In the studies which report high frequencies of comorbidities, a causal association has not been shown. Much has been presumed on the basis of the physiologic observations of repeated hypoxemia contributing to systemic and pulmonary hypertension, and coronary and cerebrovascular insufficiency. However, studies reporting actual clinical consequences of certain AIs, with or without treatment, are not well represented in this literature base. Perhaps a review of treatment studies would yield more useful information in this regard. Also, the ongoing Sleep Heart Study (A. Pack, personal communication) may eventually clarify whether SA is an independent risk factor for cardiovascular events.

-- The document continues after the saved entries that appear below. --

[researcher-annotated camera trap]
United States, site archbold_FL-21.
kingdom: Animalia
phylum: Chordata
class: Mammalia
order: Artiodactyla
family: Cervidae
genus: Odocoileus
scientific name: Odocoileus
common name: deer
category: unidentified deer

Estimates of prevalence of SA in general populations are weak due to the fact that these estimates are typically based upon unvalidated tests, not the gold standard PSG. The one stand-out in this set of studies is that of the ongoing Wisconsin Sleep Study Cohort (Young, Palta, Dempsey, et al., 1993).

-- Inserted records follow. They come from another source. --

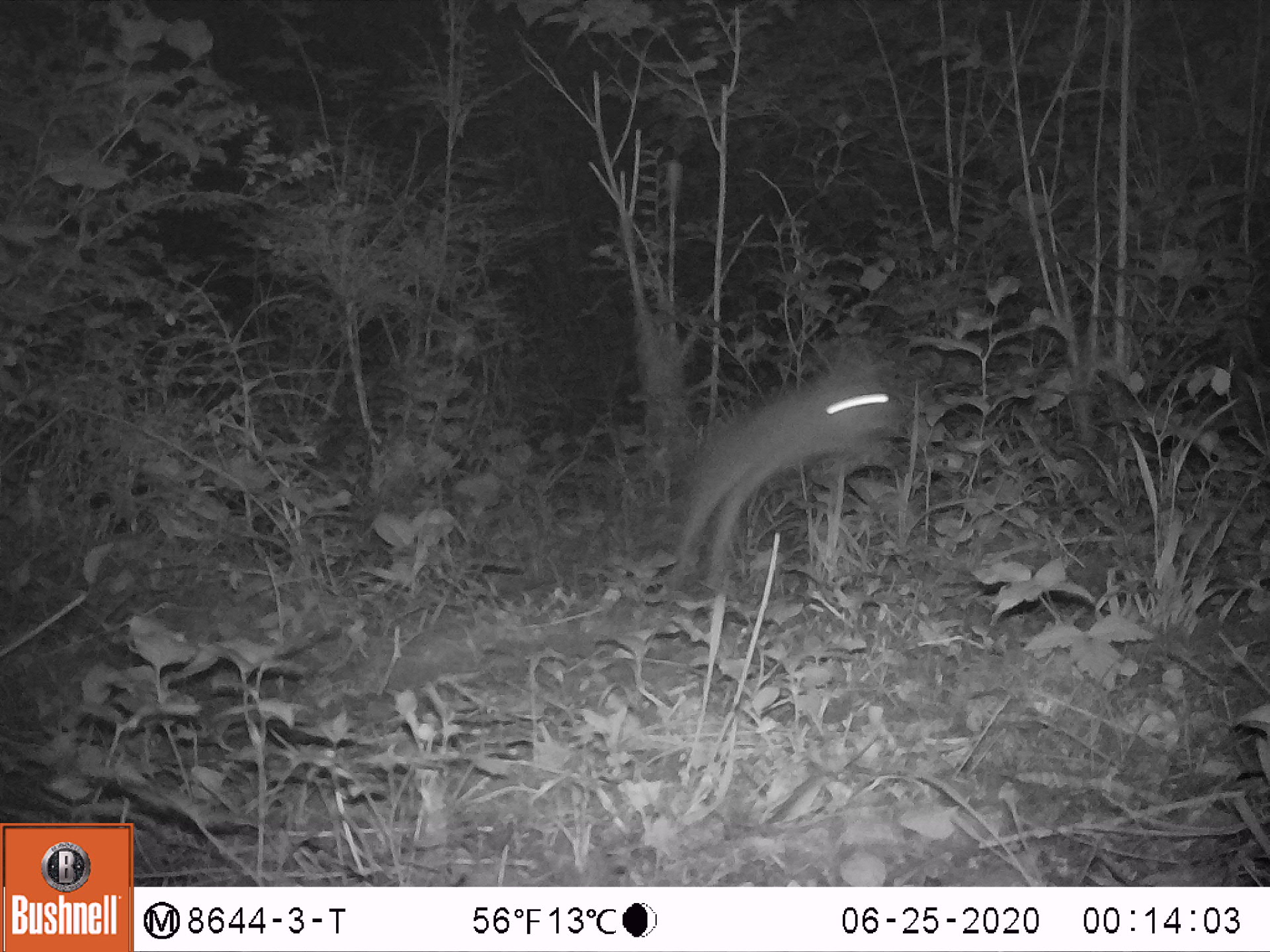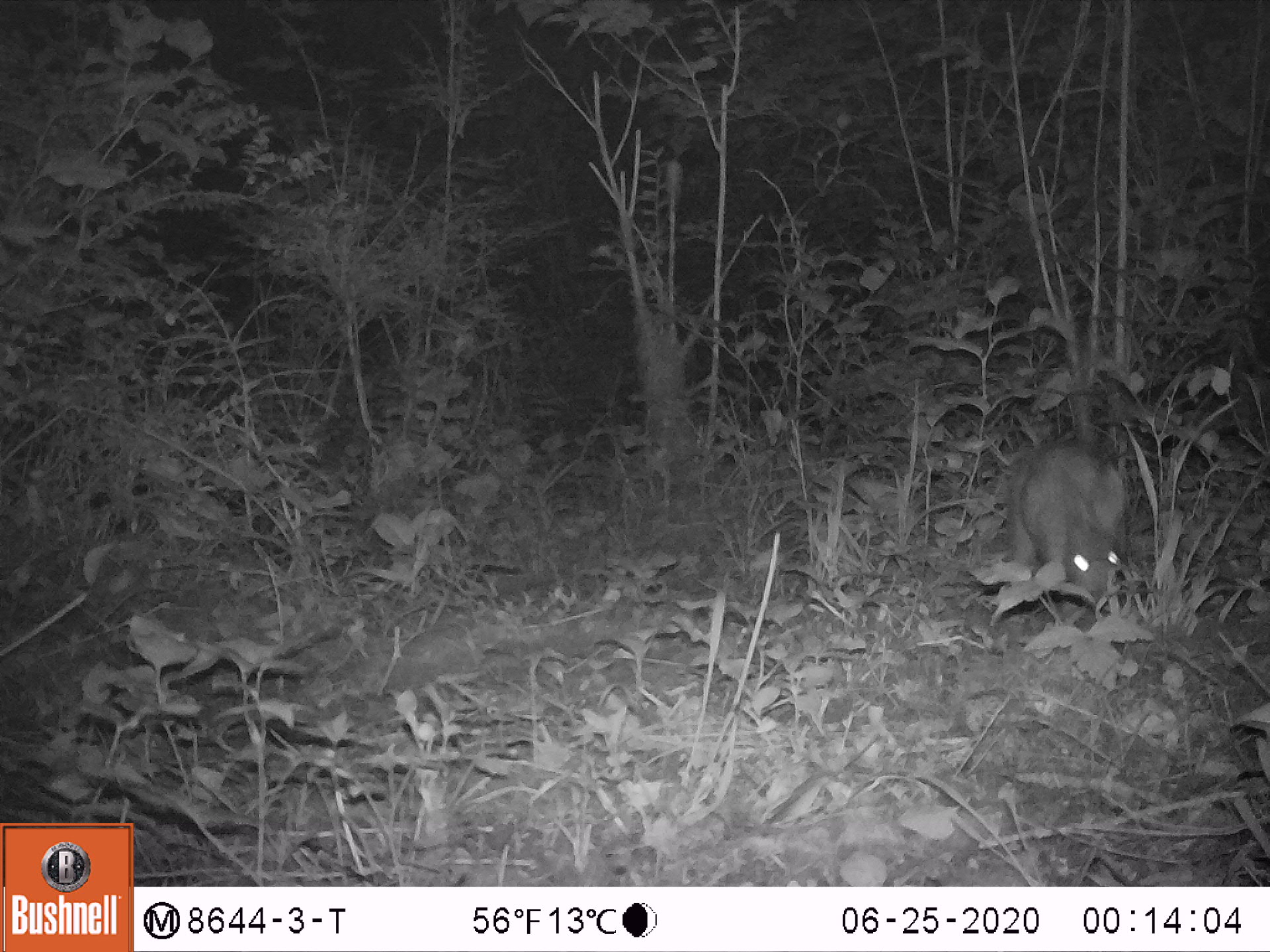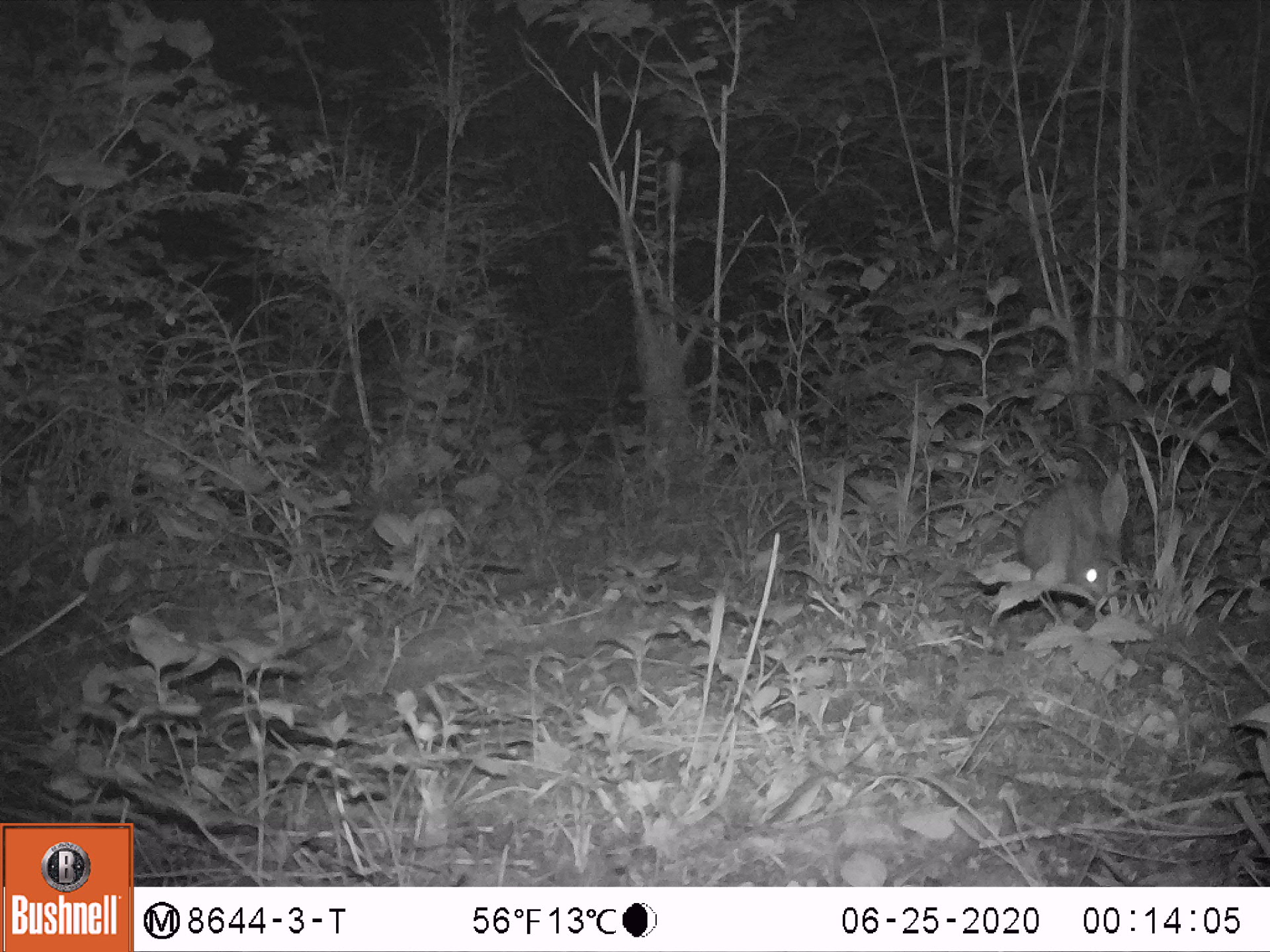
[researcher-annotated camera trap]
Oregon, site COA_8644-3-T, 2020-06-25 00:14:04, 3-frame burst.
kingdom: Animalia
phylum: Chordata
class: Mammalia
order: Lagomorpha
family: Leporidae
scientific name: Leporidae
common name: hares and rabbits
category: leporidae family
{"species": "leporidae family (hares and rabbits) (Leporidae)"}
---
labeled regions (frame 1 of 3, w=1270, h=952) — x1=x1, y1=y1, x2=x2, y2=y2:
leporidae family: x1=665, y1=334, x2=909, y2=599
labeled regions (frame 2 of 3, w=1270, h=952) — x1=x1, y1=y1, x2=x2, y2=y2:
leporidae family: x1=999, y1=412, x2=1145, y2=622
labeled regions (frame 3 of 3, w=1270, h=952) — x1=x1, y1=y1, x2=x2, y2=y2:
leporidae family: x1=1008, y1=464, x2=1140, y2=603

With regard to strengths of the evidence base, there are several. This evidence base represents the best available evidence derived from relevant diagnostic literature in 5 languages. It is more comprehensive than previous reviews, and it is unlikely that any important diagnostic studies were missed. Restricting data extraction and data analysis to those studies with features most likely to yield useful diagnostic test information, specifically to those studies reporting sensitivity and specificity of diagnostic maneuvers, is consistent with study selection approaches previously employed by the ASDA Standards of Practice Committee in its 1994 statements (Ferber, Millman, Coppola, et al., 1994), in its 1997 statements (Chesson, Ferber, Fry, et al., 1997 and Polysomnography Task Force, 1997), and the Blue Cross/Blue Shield Technology Evaluation Committee 1996 assessment of portable sleep studies. Furthermore, this established database is now updatable. It serves as a valuable resource to practitioners and researchers, provided it is maintained current.

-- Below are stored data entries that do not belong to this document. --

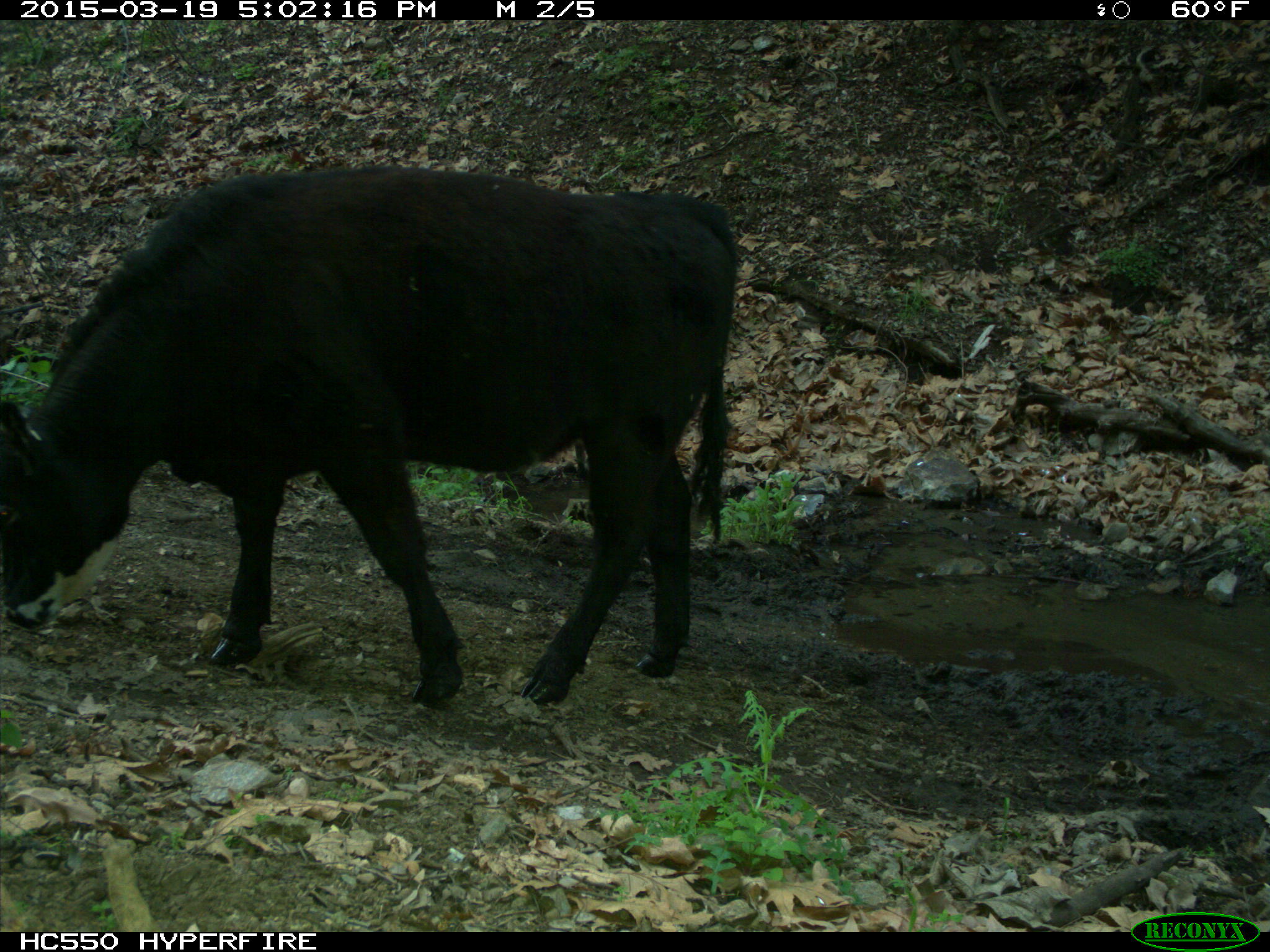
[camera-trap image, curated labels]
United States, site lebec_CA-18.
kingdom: Animalia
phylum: Chordata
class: Mammalia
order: Artiodactyla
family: Bovidae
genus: Bos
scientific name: Bos taurus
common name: domestic cow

Another strength is the statistical approach. This is the first time summary ROC curves have been constructed for studies with sufficient data in SA. These curves indicate the degree of heterogeneity between the study sets, as well as the relationship between sensitivity and specificity within each study set.

Another strength lies in the fact that the review has been performed by investigators independent of the field of SA and hence is free of conflicts of interest. On the other hand, multiple stakeholders have had a voice in the project from its inception: consumers, government, insurers, sleep laboratory personnel, and clinicians have all had opportunity to contribute ideas and perspectives.